Begin Text section

NAPF’s Annual Gala Gets a New Sheen

President Bartlet is coming to the Santa Barbara beachfront!
The actor and activist Martin Sheen, who won an Emmy Award for his portrayal of the fictional head of state on Aaron Sorkin’s much beloved (and some would say better than reality) TV series The West Wing, will receive the Nuclear Age Peace Foundation’s Daniel Ellsberg Lifetime Achievement Award at the Santa Barbara-based organization’s 38th Evening for Peace on Friday, September 26, at the Hilton Santa Barbara Beachfront Resort.
Sheen, whose film credits include major roles in Apocalypse Now, Badlands, and The Way, among many others, has also had a long history of activism, exhibiting a commitment to peace, justice, and human dignity. Over his six-decade career, he has used his platform to bring attention to critical global issues including nuclear disarmament among many other causes. He participated in protests locally at Vandenberg Air Force Base as well as the Nevada Test Site, Los Alamos National Laboratory, and other nuclear weapons facilities, often engaging in nonviolent civil disobedience. He has been arrested more than 60 times in connection with peace demonstrations.
In addition to his disarmament advocacy, Sheen has supported labor rights, immigration reform, abolishing the death penalty, and action on climate change – including narrating or appearing in numerous documentaries on peace and social justice.
“It’s hard to think of anybody who deserves this recognition more than Martin Sheen,” said Dr. Ivana Nikolić Hughes, president of Nuclear Age Peace Foundation (NAPF). “While still maintaining his acting career, he has been a lifelong activist for a better world, for peace, and specifically for nuclear disarmament. He really is an inspiration. More than 60 arrests! It’s incredible that a person of his stature, fame and celebrity has put himself, body and soul, on the line over and over again, not just as a stunt a couple of times.”
Hughes said that celebrities speaking out on nuclear disarmament decades ago was a large part of eventually turning the corner on the nuclear arms race, though the current political climate has curtailed such efforts.
“But Martin Sheen is unafraid in this time of cancel culture when many people are watching what they say and don’t want to take up important causes, which makes him extraordinary. He literally has more arrests than movies!”
NAPF’s annual gala event will also posthumously recognize Pope Francis with the Distinguished Peace Leader Award for his moral leadership on nuclear abolition just five months after his passing. A vocal advocate for environmental stewardship, migration justice, and interfaith dialogue, Pope Francis was also a consistent and outspoken proponent of peace and nuclear disarmament who strongly supported the Treaty on the Prohibition of Nuclear Weapons (TPNW) – one of NAPF’s ongoing efforts at the United Nations – calling its vision “courageous” and “ever more timely.” Under his leadership, the Holy See became one of the earliest and most active state parties to the Treaty, reflecting the pontiff’s broader moral vision for a world free of nuclear weapons.
“He sent such a message of love and kindness and peace into the world, and absolutely believed in the importance of nuclear abolition,” Hughes said. “The pope changed the conversation in 2017 when he said that the mere possession of these weapons that could destroy life on the planet is immoral. That was a big change in the church’s position that accepted nuclear deterrence as helping to secure world peace… Whatever your religion, there’s something really beautiful in honoring this kind of legacy that the Pope himself personally left.”

End Text section

Required tasks.
[A] Output the part of the gala article starting with "Sheen, whose film" and going on through "with peace demonstrations.", word for word.
[B] Go on with the article about the NAPF peace gala from the point where it stops.
The records that come next are separate material, unrelated to the gala article.

Begin Stored rows

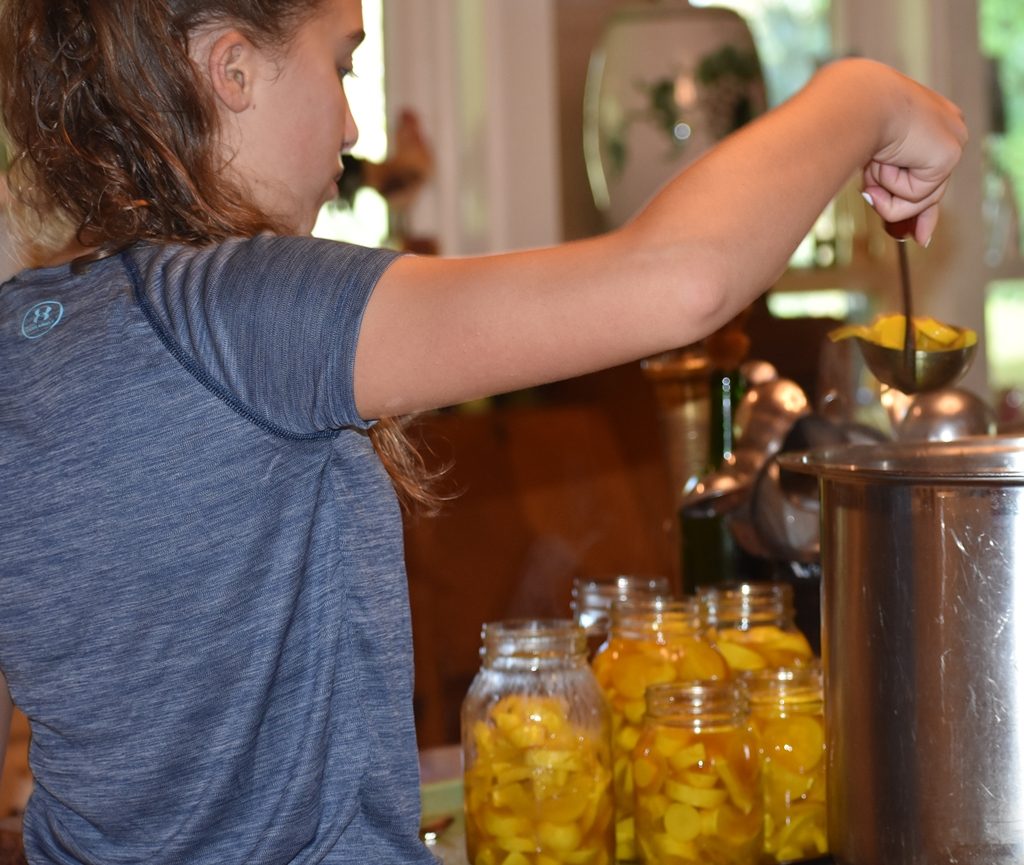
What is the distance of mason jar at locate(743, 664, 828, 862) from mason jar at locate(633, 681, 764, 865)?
0.04 m

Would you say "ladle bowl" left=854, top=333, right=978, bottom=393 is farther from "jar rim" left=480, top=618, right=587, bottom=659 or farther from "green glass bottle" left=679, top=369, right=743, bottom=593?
"jar rim" left=480, top=618, right=587, bottom=659

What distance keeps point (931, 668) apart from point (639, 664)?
210 mm

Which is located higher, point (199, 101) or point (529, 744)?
point (199, 101)

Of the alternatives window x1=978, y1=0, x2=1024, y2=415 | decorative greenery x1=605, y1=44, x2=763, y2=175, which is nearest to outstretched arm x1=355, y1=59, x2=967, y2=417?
decorative greenery x1=605, y1=44, x2=763, y2=175

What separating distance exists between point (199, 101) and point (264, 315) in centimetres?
16

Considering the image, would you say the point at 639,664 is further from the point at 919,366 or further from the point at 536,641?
the point at 919,366

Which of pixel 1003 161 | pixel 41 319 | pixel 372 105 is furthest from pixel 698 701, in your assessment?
pixel 1003 161

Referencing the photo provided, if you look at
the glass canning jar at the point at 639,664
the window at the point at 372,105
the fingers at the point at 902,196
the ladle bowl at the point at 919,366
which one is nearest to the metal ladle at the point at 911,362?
the ladle bowl at the point at 919,366

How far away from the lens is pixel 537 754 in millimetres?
754

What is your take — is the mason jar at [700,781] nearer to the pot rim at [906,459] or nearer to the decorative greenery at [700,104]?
the pot rim at [906,459]

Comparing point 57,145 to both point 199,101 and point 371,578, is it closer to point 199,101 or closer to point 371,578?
point 199,101

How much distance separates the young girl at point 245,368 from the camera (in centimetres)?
58

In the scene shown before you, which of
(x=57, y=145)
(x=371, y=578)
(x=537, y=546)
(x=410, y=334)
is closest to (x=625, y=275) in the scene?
(x=410, y=334)

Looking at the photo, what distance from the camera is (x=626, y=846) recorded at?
81cm
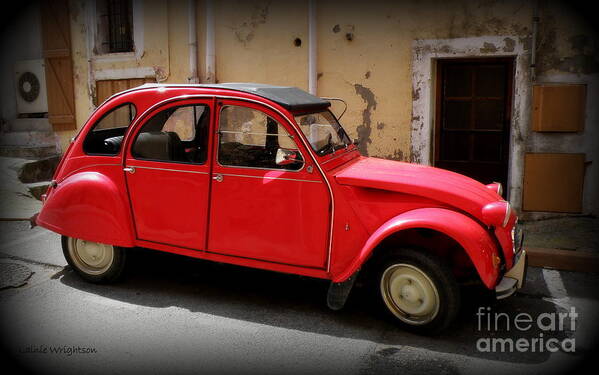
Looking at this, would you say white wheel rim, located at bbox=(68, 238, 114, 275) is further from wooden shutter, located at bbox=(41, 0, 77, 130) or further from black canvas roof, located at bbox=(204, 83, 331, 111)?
wooden shutter, located at bbox=(41, 0, 77, 130)

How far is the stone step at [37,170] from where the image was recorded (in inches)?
355

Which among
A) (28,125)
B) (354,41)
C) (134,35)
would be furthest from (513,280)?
(28,125)

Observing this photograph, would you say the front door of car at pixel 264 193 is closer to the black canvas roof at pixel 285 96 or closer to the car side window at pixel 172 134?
the black canvas roof at pixel 285 96

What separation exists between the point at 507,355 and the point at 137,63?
25.2 ft

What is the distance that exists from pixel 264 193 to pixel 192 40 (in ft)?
16.7

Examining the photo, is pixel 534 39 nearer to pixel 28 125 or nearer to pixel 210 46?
pixel 210 46

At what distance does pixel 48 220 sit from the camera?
485 centimetres

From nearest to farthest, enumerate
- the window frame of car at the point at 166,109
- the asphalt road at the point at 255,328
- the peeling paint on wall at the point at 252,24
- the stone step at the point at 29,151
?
the asphalt road at the point at 255,328 < the window frame of car at the point at 166,109 < the peeling paint on wall at the point at 252,24 < the stone step at the point at 29,151

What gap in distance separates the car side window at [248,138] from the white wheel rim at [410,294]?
1.31m

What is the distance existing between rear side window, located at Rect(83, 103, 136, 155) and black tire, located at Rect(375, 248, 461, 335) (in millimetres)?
2649

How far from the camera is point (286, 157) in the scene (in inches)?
160

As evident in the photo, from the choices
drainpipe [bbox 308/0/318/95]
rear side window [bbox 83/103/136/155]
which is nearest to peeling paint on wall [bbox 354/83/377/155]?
drainpipe [bbox 308/0/318/95]

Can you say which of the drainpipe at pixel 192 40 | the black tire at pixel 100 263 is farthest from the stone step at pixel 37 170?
the black tire at pixel 100 263

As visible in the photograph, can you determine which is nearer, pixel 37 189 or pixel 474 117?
pixel 474 117
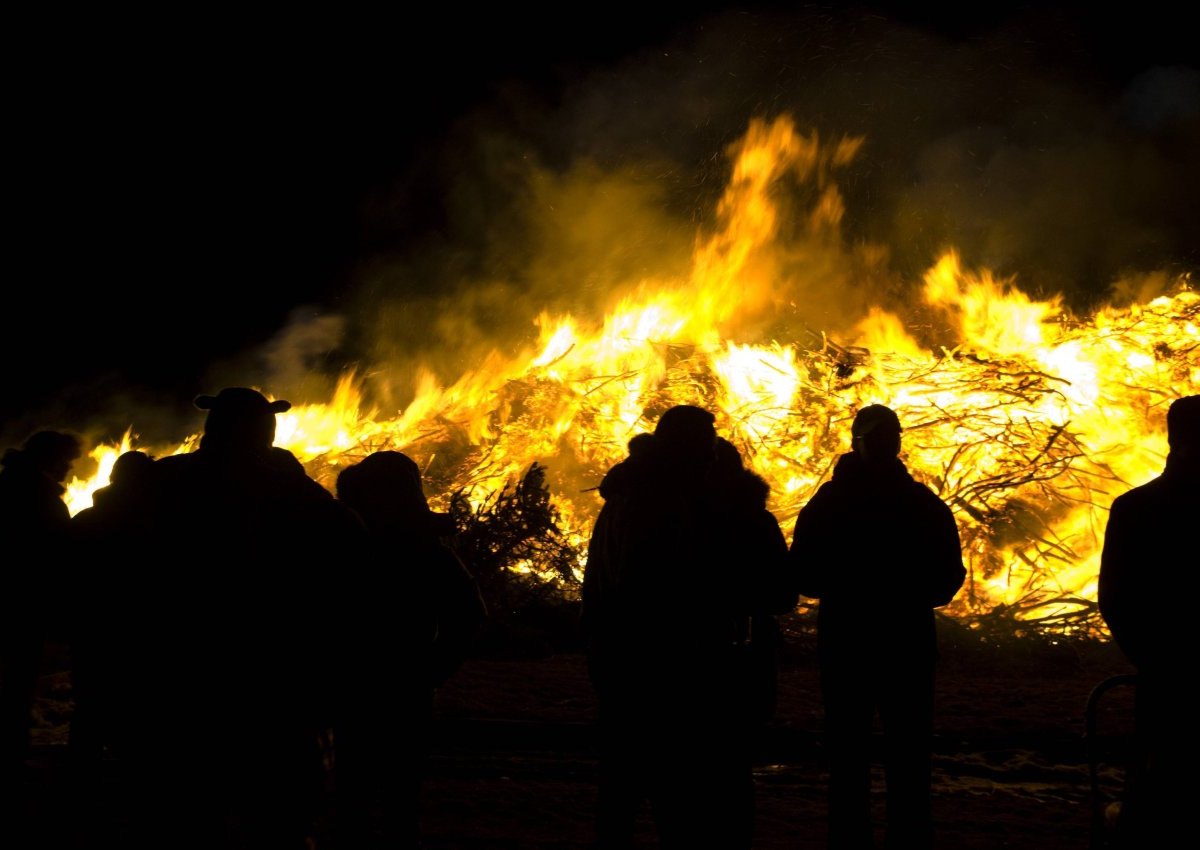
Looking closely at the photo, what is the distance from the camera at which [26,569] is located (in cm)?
481

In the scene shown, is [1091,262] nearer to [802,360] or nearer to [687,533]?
[802,360]

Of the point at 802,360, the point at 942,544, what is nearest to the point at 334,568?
the point at 942,544

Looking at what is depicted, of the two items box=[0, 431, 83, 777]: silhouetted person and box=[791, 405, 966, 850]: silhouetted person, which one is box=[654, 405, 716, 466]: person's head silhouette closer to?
box=[791, 405, 966, 850]: silhouetted person

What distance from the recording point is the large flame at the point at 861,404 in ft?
31.9

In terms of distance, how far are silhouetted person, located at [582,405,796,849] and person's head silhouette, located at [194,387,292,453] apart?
1.10 meters

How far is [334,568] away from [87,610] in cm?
118

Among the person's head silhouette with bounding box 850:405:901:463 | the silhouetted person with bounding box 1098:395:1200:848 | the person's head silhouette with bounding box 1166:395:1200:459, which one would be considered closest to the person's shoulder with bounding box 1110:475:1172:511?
the silhouetted person with bounding box 1098:395:1200:848

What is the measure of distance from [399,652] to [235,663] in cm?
99

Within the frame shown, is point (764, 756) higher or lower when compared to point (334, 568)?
lower

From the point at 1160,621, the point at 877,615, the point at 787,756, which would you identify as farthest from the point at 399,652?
the point at 787,756

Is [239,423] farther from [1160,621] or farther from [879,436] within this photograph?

End Stored rows

Results in order.
[A]
Sheen, whose film credits include major roles in Apocalypse Now, Badlands, and The Way, among many others, has also had a long history of activism, exhibiting a commitment to peace, justice, and human dignity. Over his six-decade career, he has used his platform to bring attention to critical global issues including nuclear disarmament among many other causes. He participated in protests locally at Vandenberg Air Force Base as well as the Nevada Test Site, Los Alamos National Laboratory, and other nuclear weapons facilities, often engaging in nonviolent civil disobedience. He has been arrested more than 60 times in connection with peace demonstrations.

[B]
NAPF’s annual Evening for Peace is an essential fundraising gala that supports the international organization’s efforts to rid the world of the threat of nuclear weapons. The funds go to support advocacy work that includes TPNW and other UN general assembly resolutions – proposals that advance the cause of disarmament, as well as nuclear justice, which aims to compensate communities that have been impacted by nuclear weapons (primarily by the nuclear weapons testing programs). The evening also supports NAPF’s internship program, its Women Waging Peace series, and its travel to international conferences, which Hughes said is an integral aspect of the nonprofit’s work. Its work also endeavors to bring the climate change and anti-nuclear weapons communities together, bridging the gap to other issues while keeping nuclear discernment as the center of its focus.
“We also go a couple of times a year to Washington to go door-to-door on Capitol Hill to speak with the members of Congress and their staff, to both educate them but also advocate for specific resolutions,” she said. “What we do is a combination of advocacy and education, including a lot of work with young people.”
Importantly, Hughes said, achieving nuclear disarmament isn’t just a pipe dream given the current level of proliferation and possibility of a burgeoning arms race. The plan involves all nine of those states with nuclear arsenals, “using both carrots and sticks, and how to actually address some of the underlying issues for why some of these countries have nuclear weapons. There’s a timeline, but when exactly that timeline begins, that’s what’s up in the air – and depends on both top leadership and the general public, so that the issue bubbles up to elected leaders who want their grandchildren to live, and who realize the insanity of nuclear weapons that can destroy the planet in 72 minutes.”
Thinking that the issue isn’t important just because it hasn’t happened yet is foolish, Hughes said.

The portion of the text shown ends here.